Fr. David leading us in prayer.
A closer view of the iconostasis.
The main copula of the church.
A painting of the sacrifice of Issac.
One of the icons on display.
A painting of the Transfiguration.
The bishop’s chair.
The icon that Bishop Justinian wrote for his predecessor who was murdered by a settler.
A sleeping kitty.

After spending some time in the church soaking in the smells of incense and gazing upon the beautiful icons we boarded the bus for our next stop, a special treat from Iyad because he loves us so much.

Not far from the church we stopped at a sweet shop for kenafeh, a cheese stuffed shredded wheat pastry soaked in a sweet sugar-based syrup. It was delicious! So good, I had a second serving!!!

Making the shredded wheat that becomes the pastry for the kenafeh.
The shredded wheat after being warmed on the stone.
The shredded wheat cooling.
The finished product of shredded wheat filled with cheese.

After having dessert first, we boarded the bus to head to the next town on our journey south, Taybeh.

Our first stop in Taybeh was at the Taybeh Brewery, a Palestinian family run business. Begun in 1994, it was the first microbrewery in Palestine. The second generation of the family were educated in the America but came home to help with the family. As a brewery in the West Bank they face a number of issues just to breed their beer. There is the issue of water; since beer is 95% water they pay extra for using more water than normal families. There are no ports in Palestine so they pay almost twice as much to import the hops as it changes hands from Israeli ports to Palestinian truck drivers. They also pay extra to export their beer to many different European countries, and it is available in the US; specifically the Boston area where the children went to school. We were able to sample some of their beers and they were delicious.

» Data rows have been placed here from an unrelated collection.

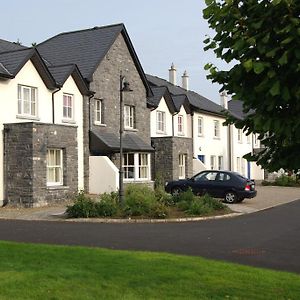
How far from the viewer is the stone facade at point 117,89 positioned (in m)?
29.6

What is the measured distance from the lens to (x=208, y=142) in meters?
43.3

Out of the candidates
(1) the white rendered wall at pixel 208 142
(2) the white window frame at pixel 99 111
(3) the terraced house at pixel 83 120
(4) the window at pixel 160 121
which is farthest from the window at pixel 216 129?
(2) the white window frame at pixel 99 111

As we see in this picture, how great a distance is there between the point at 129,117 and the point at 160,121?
4.85m

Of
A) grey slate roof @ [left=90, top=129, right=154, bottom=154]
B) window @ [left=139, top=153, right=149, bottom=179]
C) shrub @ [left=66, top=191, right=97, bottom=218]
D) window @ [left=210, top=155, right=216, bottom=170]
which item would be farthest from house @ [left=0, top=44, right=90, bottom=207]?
window @ [left=210, top=155, right=216, bottom=170]

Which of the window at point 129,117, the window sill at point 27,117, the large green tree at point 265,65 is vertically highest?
the window at point 129,117

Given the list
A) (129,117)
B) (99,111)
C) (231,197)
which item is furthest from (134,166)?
(231,197)

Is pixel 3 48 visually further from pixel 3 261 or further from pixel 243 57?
A: pixel 243 57

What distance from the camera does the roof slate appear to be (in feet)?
97.7

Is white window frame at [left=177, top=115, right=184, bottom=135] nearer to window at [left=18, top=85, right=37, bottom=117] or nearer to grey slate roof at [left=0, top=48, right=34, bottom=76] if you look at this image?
window at [left=18, top=85, right=37, bottom=117]

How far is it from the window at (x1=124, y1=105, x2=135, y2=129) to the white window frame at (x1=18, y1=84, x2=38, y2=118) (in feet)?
25.4

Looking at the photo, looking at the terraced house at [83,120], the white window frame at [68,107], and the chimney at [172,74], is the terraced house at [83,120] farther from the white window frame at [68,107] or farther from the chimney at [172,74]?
the chimney at [172,74]

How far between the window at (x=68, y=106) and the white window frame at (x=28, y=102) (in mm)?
2221

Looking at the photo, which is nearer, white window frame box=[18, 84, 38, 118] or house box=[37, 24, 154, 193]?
white window frame box=[18, 84, 38, 118]

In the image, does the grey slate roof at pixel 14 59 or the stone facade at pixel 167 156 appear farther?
the stone facade at pixel 167 156
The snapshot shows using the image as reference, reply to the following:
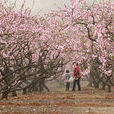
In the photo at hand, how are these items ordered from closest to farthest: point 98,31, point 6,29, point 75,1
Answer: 1. point 6,29
2. point 98,31
3. point 75,1

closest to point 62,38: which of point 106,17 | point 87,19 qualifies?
point 87,19

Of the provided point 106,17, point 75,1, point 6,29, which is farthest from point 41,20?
point 6,29

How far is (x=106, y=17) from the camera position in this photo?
1842 centimetres

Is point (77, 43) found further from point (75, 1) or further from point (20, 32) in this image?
point (20, 32)

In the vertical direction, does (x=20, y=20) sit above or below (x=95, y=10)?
below

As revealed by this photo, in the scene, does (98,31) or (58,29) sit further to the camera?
(58,29)

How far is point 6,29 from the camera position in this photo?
15070mm

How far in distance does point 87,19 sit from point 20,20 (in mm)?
4900

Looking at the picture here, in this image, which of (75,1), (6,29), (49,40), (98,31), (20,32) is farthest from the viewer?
(49,40)

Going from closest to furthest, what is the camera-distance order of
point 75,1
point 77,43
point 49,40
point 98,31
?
point 98,31 → point 75,1 → point 49,40 → point 77,43

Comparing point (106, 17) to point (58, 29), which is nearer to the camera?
point (106, 17)

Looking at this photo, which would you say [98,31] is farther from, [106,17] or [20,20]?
[20,20]

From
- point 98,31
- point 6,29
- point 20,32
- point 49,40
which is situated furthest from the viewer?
point 49,40

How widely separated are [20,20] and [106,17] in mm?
5073
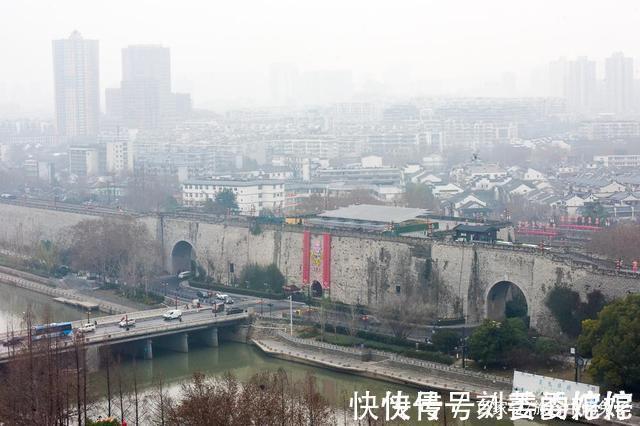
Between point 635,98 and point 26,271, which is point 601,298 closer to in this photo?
point 26,271

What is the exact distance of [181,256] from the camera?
20609 mm

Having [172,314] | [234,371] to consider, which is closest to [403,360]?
[234,371]

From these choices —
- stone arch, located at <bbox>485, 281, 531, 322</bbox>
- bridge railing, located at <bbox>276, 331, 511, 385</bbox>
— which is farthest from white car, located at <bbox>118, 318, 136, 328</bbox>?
stone arch, located at <bbox>485, 281, 531, 322</bbox>

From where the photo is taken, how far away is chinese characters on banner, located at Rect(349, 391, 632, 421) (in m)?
10.8

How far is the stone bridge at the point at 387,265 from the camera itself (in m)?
14.2

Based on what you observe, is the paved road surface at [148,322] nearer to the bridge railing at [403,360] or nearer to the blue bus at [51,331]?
the blue bus at [51,331]

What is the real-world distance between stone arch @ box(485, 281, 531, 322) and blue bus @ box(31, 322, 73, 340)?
540 cm

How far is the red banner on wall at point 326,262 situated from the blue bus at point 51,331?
4332mm

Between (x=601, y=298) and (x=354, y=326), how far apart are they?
3185mm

Taybeh Brewery in the village of Taybeh.
The water tank at Taybeh Brewery.
The daughter of the owner, who went to Harvard and came back to help with the family business, giving us a tour.
The rest of their operation.
Fr. David and Bob Mosebach talking with the son, who was also educated at Harvard and at UC-Davis, and is the master brewer.

From the brewery we traveled a few minutes to where we had lunch. After another excellent meal we headed to our last stop in Taybeh, the ruins 4th Century church of Saint George.

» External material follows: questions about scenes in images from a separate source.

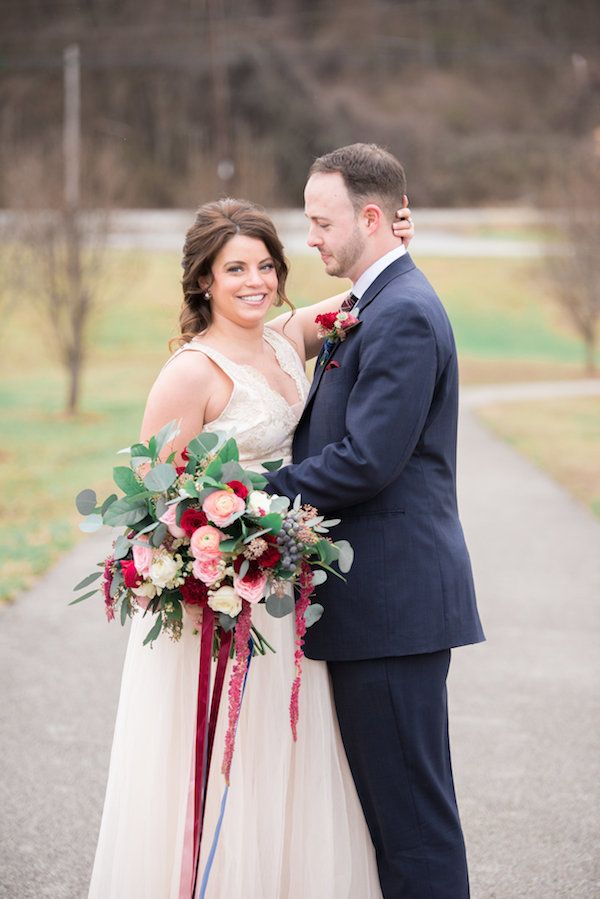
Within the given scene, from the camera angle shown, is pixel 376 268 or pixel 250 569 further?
pixel 376 268

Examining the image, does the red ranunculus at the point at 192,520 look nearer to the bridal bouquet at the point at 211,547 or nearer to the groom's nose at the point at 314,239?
the bridal bouquet at the point at 211,547

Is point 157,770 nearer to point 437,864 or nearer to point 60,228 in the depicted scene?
point 437,864

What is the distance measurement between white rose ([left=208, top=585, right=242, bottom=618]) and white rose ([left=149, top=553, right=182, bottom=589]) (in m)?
0.12

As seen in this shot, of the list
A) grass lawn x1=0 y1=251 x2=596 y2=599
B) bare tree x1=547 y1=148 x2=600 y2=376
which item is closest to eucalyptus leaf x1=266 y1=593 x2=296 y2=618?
grass lawn x1=0 y1=251 x2=596 y2=599

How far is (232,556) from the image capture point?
3016 mm

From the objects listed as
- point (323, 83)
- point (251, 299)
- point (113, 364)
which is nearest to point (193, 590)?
point (251, 299)

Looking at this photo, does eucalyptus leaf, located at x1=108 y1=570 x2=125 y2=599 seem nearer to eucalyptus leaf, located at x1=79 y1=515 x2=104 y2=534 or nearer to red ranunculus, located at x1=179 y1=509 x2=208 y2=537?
eucalyptus leaf, located at x1=79 y1=515 x2=104 y2=534

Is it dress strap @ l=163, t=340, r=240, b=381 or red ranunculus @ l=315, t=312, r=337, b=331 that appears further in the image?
dress strap @ l=163, t=340, r=240, b=381

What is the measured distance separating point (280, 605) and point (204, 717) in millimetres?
462

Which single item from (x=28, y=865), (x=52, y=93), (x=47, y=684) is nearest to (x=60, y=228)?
(x=47, y=684)

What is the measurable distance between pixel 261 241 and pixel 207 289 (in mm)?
233

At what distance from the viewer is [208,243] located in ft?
11.6

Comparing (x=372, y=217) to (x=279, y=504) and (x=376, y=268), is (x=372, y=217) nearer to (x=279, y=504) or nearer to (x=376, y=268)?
(x=376, y=268)

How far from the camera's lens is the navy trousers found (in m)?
3.31
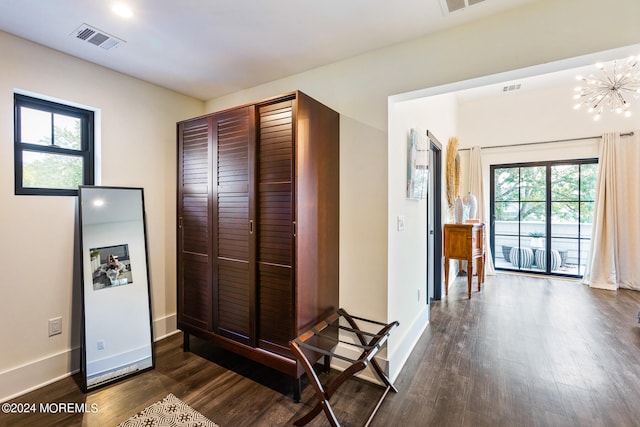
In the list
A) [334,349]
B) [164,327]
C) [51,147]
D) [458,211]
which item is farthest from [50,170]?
[458,211]

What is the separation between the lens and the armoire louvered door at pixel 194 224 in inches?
95.6

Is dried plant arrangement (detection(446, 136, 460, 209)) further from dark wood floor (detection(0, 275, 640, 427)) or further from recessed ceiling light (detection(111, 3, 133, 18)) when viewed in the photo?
recessed ceiling light (detection(111, 3, 133, 18))

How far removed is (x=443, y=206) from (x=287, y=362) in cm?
327

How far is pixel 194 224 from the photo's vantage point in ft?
8.32

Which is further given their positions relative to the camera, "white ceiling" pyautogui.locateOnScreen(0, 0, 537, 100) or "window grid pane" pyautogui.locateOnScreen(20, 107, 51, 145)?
"window grid pane" pyautogui.locateOnScreen(20, 107, 51, 145)

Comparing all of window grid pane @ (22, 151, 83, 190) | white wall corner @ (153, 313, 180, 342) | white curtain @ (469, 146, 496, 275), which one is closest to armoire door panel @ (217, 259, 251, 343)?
white wall corner @ (153, 313, 180, 342)

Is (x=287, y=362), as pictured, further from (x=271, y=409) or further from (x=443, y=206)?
(x=443, y=206)

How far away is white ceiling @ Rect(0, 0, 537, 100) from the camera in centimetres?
170

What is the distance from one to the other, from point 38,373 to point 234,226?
5.84 ft

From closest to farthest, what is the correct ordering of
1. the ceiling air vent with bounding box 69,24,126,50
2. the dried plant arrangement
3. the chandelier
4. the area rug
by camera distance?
the area rug < the ceiling air vent with bounding box 69,24,126,50 < the chandelier < the dried plant arrangement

It is believed that Jesus came to this area after raising Lazarus:

Jesus therefore no longer walked about openly among the Jews, but went from there to a town called Ephraim in the region near the wilderness; and he remained there with the disciples. John 11:54 (NRSV)

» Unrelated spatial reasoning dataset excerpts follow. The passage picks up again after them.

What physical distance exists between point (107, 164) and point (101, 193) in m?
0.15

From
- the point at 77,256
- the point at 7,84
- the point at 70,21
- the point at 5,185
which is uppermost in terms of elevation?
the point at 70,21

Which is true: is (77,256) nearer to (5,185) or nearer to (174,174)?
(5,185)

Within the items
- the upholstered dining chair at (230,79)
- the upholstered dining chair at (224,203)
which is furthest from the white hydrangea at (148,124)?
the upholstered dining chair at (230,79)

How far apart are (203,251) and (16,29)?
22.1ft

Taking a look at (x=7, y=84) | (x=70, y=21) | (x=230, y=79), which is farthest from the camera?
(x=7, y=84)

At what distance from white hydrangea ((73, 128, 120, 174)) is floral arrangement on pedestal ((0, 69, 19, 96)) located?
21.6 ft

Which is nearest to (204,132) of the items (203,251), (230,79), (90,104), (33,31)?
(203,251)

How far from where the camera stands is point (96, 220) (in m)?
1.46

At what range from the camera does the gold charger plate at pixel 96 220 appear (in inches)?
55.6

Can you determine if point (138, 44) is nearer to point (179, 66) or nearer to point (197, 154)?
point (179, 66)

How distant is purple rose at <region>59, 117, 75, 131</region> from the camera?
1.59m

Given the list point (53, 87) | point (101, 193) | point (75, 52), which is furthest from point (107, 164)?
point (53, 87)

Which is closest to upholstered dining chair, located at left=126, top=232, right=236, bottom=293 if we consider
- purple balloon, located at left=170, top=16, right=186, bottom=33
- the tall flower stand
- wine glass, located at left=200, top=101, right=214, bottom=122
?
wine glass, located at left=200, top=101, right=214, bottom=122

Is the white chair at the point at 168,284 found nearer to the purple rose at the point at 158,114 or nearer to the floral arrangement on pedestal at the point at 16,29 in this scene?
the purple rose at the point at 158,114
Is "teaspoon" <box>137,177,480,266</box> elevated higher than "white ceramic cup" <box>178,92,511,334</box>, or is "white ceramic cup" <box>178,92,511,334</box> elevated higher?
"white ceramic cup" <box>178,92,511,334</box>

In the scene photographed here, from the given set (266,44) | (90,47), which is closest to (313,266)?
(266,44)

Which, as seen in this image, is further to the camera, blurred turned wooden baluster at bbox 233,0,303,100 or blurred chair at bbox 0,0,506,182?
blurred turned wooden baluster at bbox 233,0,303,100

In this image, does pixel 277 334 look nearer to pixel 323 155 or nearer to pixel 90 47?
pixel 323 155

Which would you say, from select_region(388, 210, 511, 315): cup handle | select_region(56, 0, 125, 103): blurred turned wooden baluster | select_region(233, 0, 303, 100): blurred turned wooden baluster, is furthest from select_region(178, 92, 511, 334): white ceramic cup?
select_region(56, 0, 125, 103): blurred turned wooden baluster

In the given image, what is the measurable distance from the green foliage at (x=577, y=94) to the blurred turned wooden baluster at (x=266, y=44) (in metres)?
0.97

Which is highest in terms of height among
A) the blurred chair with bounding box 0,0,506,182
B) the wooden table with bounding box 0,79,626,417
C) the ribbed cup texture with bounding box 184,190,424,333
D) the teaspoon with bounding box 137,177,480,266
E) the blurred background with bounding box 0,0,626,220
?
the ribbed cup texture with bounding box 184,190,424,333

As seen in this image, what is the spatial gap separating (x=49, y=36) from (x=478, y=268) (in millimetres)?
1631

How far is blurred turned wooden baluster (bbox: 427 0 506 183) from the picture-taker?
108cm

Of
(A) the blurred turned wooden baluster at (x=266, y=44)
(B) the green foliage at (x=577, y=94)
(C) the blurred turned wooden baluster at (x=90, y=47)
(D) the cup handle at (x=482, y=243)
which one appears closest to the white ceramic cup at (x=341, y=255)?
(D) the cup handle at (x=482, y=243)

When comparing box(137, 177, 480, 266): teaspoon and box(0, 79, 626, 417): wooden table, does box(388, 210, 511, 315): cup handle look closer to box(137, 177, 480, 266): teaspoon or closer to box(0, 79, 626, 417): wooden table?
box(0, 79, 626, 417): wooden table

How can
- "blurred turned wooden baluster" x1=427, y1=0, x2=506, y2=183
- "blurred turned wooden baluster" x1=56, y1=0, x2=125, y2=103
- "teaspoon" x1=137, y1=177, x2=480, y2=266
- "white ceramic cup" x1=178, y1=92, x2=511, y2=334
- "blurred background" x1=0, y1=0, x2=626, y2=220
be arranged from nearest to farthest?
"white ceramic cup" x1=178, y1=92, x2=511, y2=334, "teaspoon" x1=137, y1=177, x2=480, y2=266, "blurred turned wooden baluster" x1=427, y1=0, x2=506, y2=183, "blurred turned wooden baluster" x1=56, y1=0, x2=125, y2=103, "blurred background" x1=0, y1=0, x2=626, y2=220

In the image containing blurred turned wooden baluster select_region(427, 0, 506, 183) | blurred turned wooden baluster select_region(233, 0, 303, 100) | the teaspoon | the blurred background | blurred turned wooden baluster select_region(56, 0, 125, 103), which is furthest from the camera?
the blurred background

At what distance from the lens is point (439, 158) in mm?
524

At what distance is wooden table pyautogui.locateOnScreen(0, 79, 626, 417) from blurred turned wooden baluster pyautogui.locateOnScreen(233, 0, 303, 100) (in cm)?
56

Taybeh was known as Ephraim in the time of Jesus and was renamed Taybeh, meaning beautiful or delicious, by Salah-ad-Din when he conquered the area during the Crusades. The church is still occasionally used today, especially for the feast day of Saint George. This site is also a place where animal sacrifices are still offered, in lieu of cash, with the meat going to the needy families of the town.

Iyad leading us up to the ruins of the Church of Saint George.
Entering the church. Notice the chains, the crosses and hand print in blood.
A 4th Century baptismal font; you can tell it is 4th Century by the rounded edged cross design that was typical of the time.
I honestly have no idea what this is. It kind of looks like a tabernacle, but with a chimney. Is this for burnt offerings?
Iyad reading us about Jesus going off to Ephraim, or Taybeh today, to lie low after raising Lazarus on the Sabbath.
The blood from a recent animal sacrifice.
Another view of the door where the animal would hang to be offered.
The chains hold the animal in place.
A look out at the Judean Wilderness from the church.
A panoramic view from the church. Click to enlarge.
Iyad’s mother was from Taybeh and buried in the cemetery next to the church. An elderly woman, whose name in English is Grace, saw Iyad lead us up to the church, so she rushed out to give us sweets and to give Iyad a present. Our Grace, Grace Moyer, went out to meet and greet her. Another example of the radical hospitality we have experienced in the Holy Land.

Being in Taybeh means we were close to Jerusalem, so we boarded the bus to head back to Saint George’s to rest for tomorrow so that we can join the congregation at Saint George’s Cathedral for Sunday Mass. So until then dear friends, the peace of the Lord be always with you.